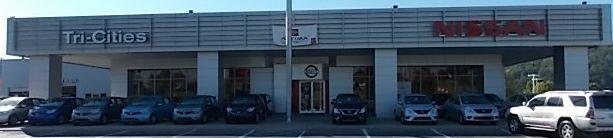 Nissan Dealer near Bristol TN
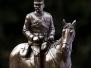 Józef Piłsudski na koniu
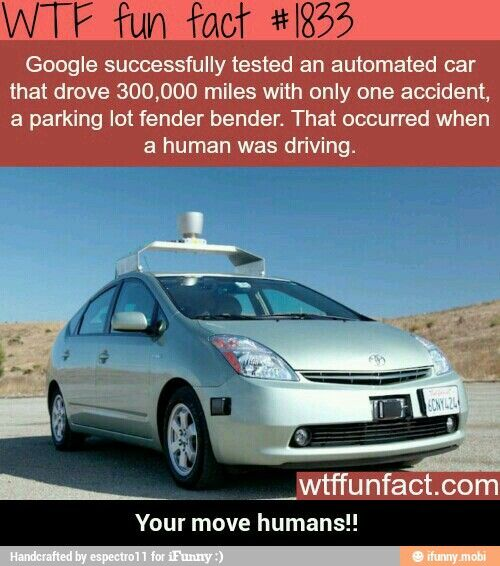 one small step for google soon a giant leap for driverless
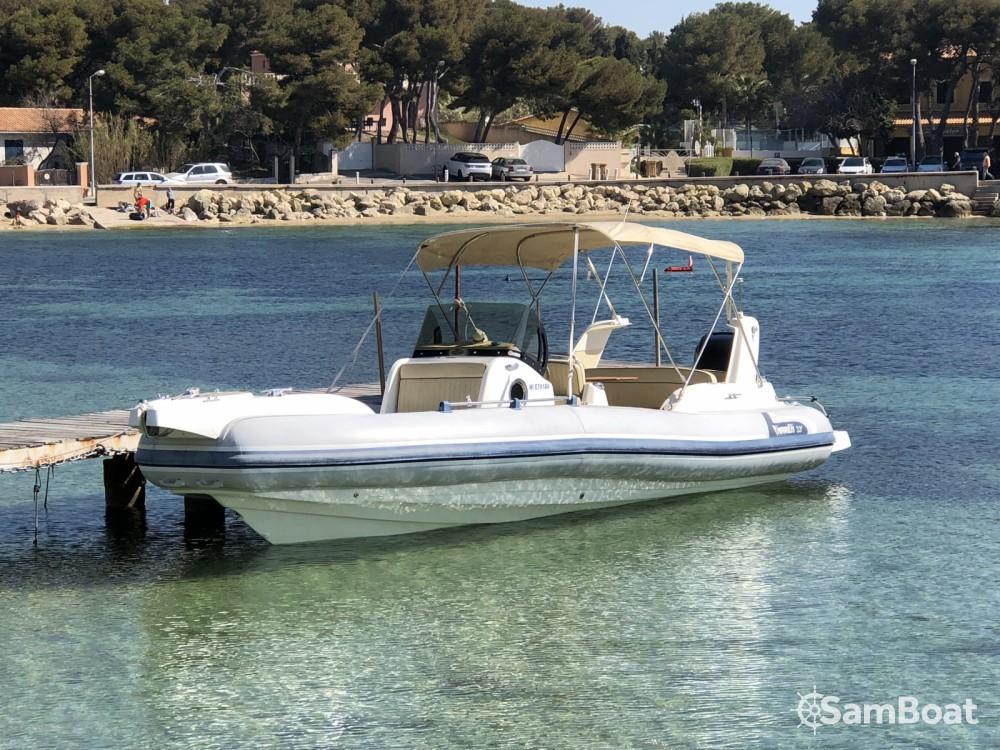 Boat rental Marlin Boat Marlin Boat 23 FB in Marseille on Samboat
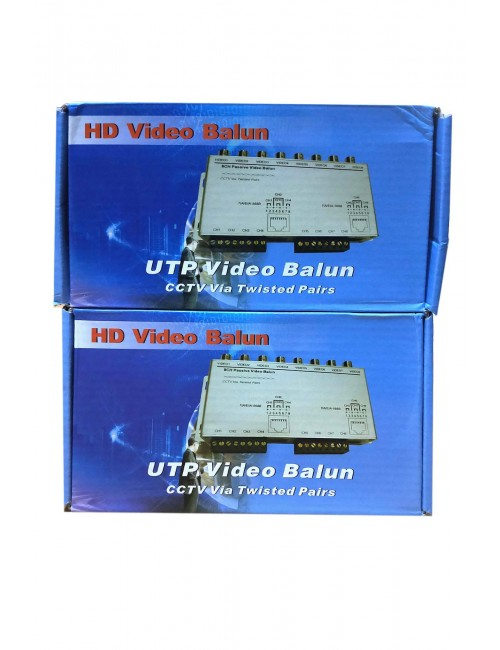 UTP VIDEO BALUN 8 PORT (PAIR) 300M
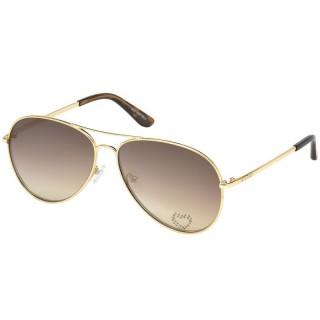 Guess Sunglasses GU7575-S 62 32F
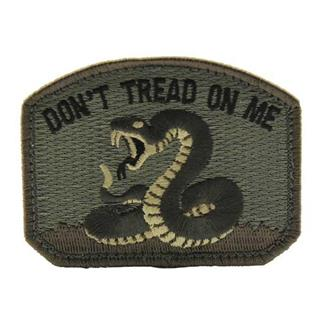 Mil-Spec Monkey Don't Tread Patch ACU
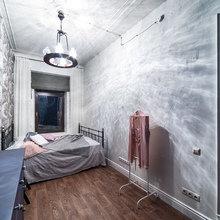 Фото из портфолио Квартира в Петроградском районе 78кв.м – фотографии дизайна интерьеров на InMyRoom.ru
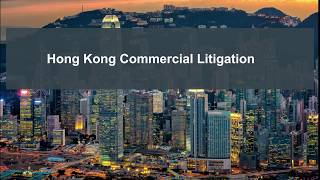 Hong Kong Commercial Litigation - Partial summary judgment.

##############################

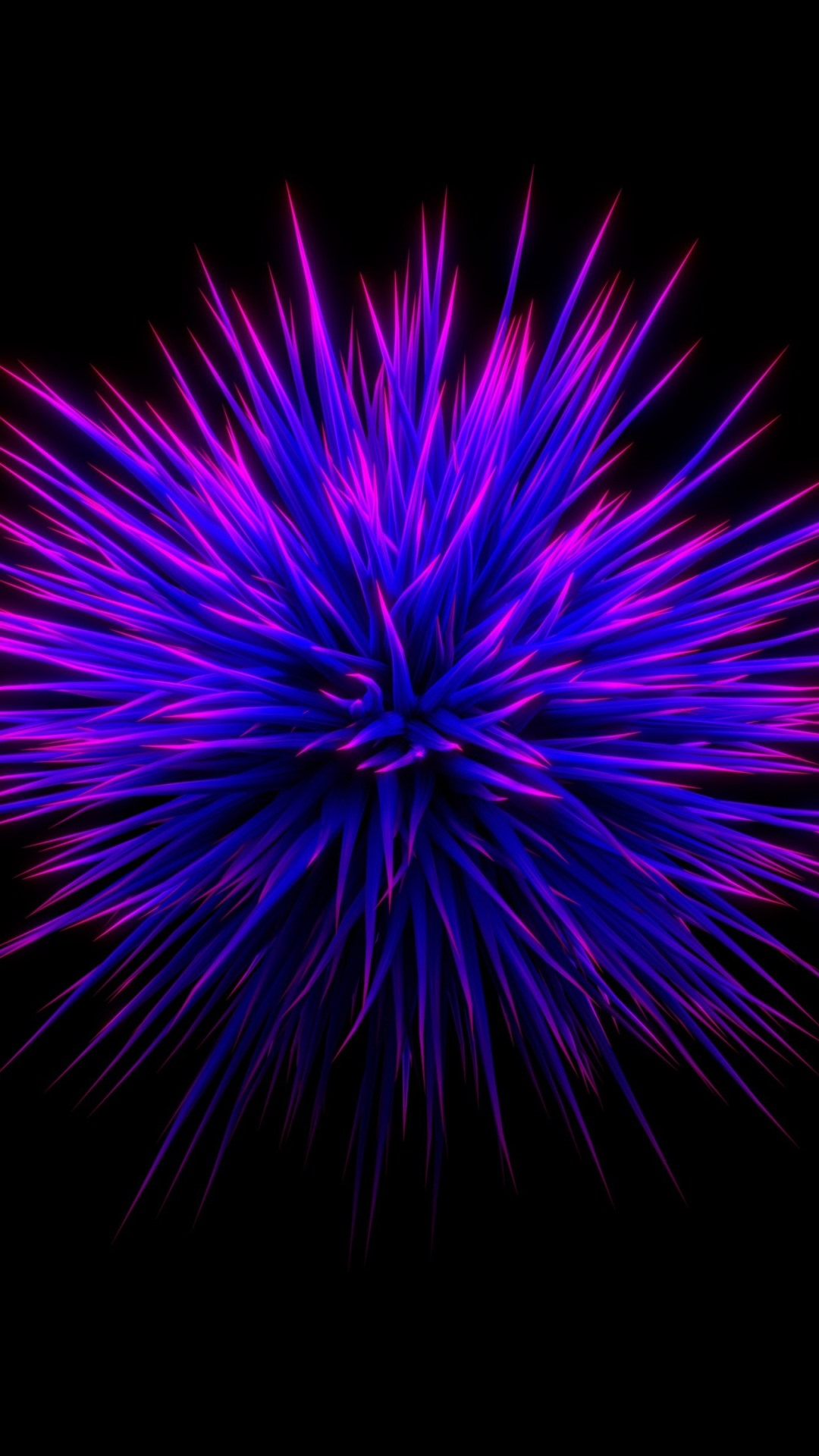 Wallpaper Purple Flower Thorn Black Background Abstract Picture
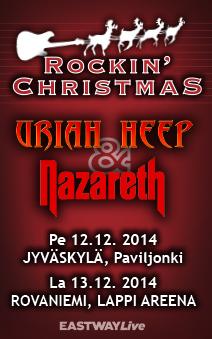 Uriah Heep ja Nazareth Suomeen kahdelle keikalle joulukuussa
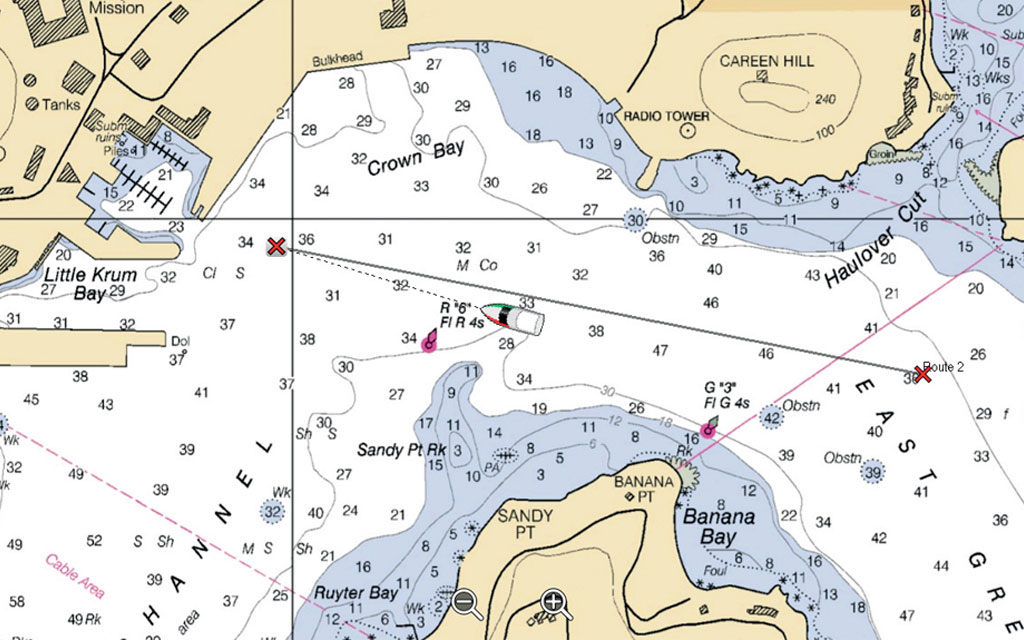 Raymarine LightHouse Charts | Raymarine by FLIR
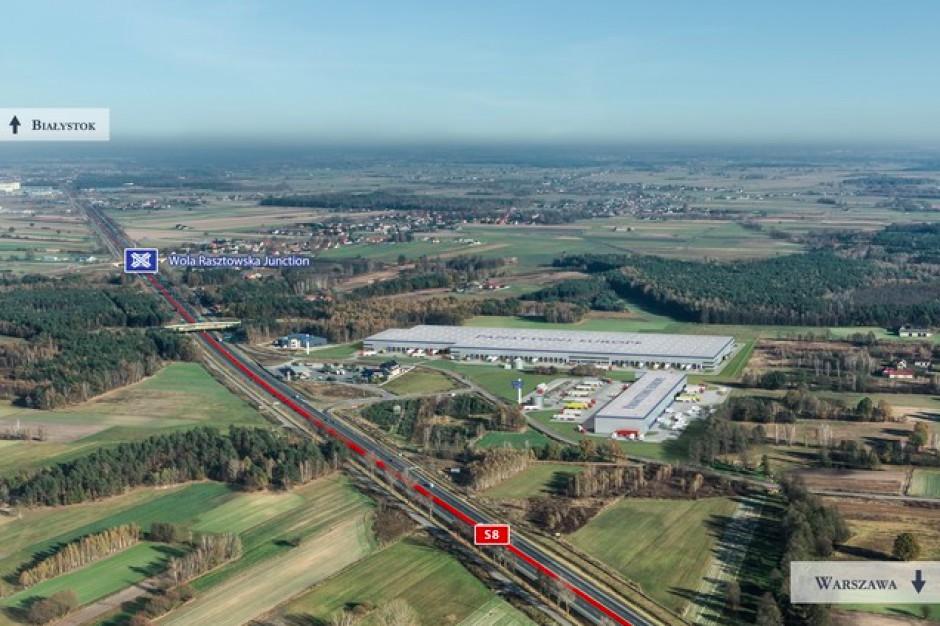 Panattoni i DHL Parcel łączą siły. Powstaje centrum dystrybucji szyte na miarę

##############################

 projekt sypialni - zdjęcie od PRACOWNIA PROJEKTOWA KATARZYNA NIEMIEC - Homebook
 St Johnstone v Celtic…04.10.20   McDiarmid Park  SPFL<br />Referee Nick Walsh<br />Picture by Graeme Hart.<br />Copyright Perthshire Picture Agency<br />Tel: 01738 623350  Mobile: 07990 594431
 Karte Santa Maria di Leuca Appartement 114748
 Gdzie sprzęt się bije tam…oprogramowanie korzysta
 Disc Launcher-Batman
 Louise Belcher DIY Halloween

##############################

■ WHAT THE TASK REQUIRES ■
Out of the records above, please copy exactly the lines from the line with "Nissan Dealer near Bristol TN" up to and including the line with "Hong Kong Commercial", minus the pictures.

■ WRITTEN RESPONSE ■
 Nissan Dealer near Bristol TN
 Józef Piłsudski na koniu
 one small step for google soon a giant leap for driverless
 Boat rental Marlin Boat Marlin Boat 23 FB in Marseille on Samboat
 UTP VIDEO BALUN 8 PORT (PAIR) 300M
 Guess Sunglasses GU7575-S 62 32F
 Mil-Spec Monkey Don't Tread Patch ACU
 Фото из портфолио Квартира в Петроградском районе 78кв.м – фотографии дизайна интерьеров на InMyRoom.ru
 Hong Kong Commercial Litigation - Partial summary judgment.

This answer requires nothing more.